---------- Input records ----------
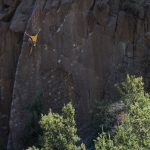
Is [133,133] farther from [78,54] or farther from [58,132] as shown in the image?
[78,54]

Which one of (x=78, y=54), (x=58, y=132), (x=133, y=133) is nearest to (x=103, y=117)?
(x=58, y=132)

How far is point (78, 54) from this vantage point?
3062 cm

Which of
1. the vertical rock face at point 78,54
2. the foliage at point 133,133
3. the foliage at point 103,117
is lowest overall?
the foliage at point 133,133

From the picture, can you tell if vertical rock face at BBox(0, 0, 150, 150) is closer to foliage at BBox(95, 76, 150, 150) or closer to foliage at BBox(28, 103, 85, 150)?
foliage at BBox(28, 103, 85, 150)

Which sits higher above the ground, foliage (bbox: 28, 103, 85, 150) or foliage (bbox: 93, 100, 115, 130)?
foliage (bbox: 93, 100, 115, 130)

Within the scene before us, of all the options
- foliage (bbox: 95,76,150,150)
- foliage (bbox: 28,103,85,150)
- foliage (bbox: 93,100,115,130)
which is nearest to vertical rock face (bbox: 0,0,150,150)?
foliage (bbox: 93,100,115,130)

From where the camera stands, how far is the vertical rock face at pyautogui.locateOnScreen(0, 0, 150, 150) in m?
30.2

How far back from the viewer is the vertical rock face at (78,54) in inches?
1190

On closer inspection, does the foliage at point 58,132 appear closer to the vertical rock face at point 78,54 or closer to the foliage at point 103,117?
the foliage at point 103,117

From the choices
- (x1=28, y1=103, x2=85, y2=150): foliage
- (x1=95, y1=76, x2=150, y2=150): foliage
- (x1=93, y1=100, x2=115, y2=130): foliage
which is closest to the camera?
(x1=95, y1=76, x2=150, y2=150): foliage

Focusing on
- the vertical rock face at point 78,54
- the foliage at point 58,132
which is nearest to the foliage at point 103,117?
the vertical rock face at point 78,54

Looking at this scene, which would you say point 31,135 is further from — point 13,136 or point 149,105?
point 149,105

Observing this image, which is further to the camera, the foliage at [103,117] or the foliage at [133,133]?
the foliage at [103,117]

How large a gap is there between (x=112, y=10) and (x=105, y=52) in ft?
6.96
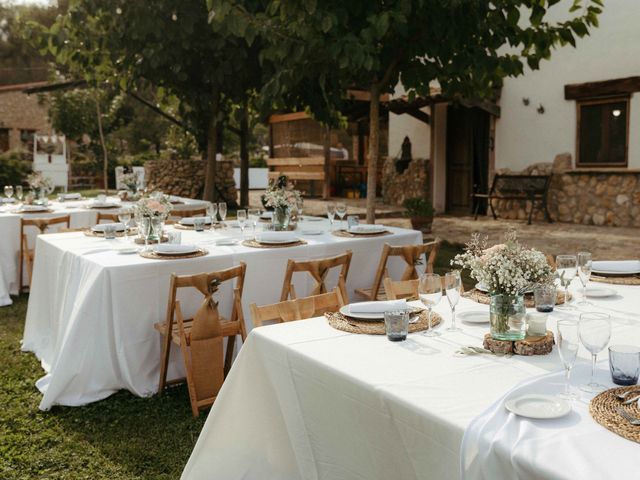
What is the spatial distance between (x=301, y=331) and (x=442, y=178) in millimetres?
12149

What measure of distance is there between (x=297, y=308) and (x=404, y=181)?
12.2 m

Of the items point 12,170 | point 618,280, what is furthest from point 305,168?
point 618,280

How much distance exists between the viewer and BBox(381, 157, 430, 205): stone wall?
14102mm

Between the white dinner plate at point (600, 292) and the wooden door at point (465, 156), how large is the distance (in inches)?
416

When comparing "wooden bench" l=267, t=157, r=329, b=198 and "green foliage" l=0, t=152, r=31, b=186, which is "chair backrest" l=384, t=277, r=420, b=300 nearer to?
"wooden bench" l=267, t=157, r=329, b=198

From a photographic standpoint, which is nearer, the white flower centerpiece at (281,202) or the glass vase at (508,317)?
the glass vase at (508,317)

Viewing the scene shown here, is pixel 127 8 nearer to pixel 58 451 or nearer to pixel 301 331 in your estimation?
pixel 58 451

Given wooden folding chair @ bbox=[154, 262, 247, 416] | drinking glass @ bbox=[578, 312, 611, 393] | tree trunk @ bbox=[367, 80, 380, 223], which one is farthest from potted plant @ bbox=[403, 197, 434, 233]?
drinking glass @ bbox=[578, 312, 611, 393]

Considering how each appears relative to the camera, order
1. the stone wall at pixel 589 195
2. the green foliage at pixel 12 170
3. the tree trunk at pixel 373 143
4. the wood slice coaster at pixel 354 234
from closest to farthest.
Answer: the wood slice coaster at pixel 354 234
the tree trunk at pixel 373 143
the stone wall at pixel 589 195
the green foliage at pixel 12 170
----------
Can you copy out, word for word, the lines of the data that start with the one containing "Viewing the scene" and run through the end of the data?

Solution below:
Viewing the scene shown here, is pixel 127 8 nearer to pixel 58 451 or nearer to pixel 301 331 in your estimation?
pixel 58 451

Given wooden folding chair @ bbox=[154, 262, 247, 416] | drinking glass @ bbox=[578, 312, 611, 393] | tree trunk @ bbox=[367, 80, 380, 223], which one is farthest from potted plant @ bbox=[403, 197, 434, 233]?
drinking glass @ bbox=[578, 312, 611, 393]

Considering how each appears relative to the camera, order
1. the stone wall at pixel 589 195
2. the green foliage at pixel 12 170
3. the tree trunk at pixel 373 143
4. the wood slice coaster at pixel 354 234
from closest to farthest.
Answer: the wood slice coaster at pixel 354 234
the tree trunk at pixel 373 143
the stone wall at pixel 589 195
the green foliage at pixel 12 170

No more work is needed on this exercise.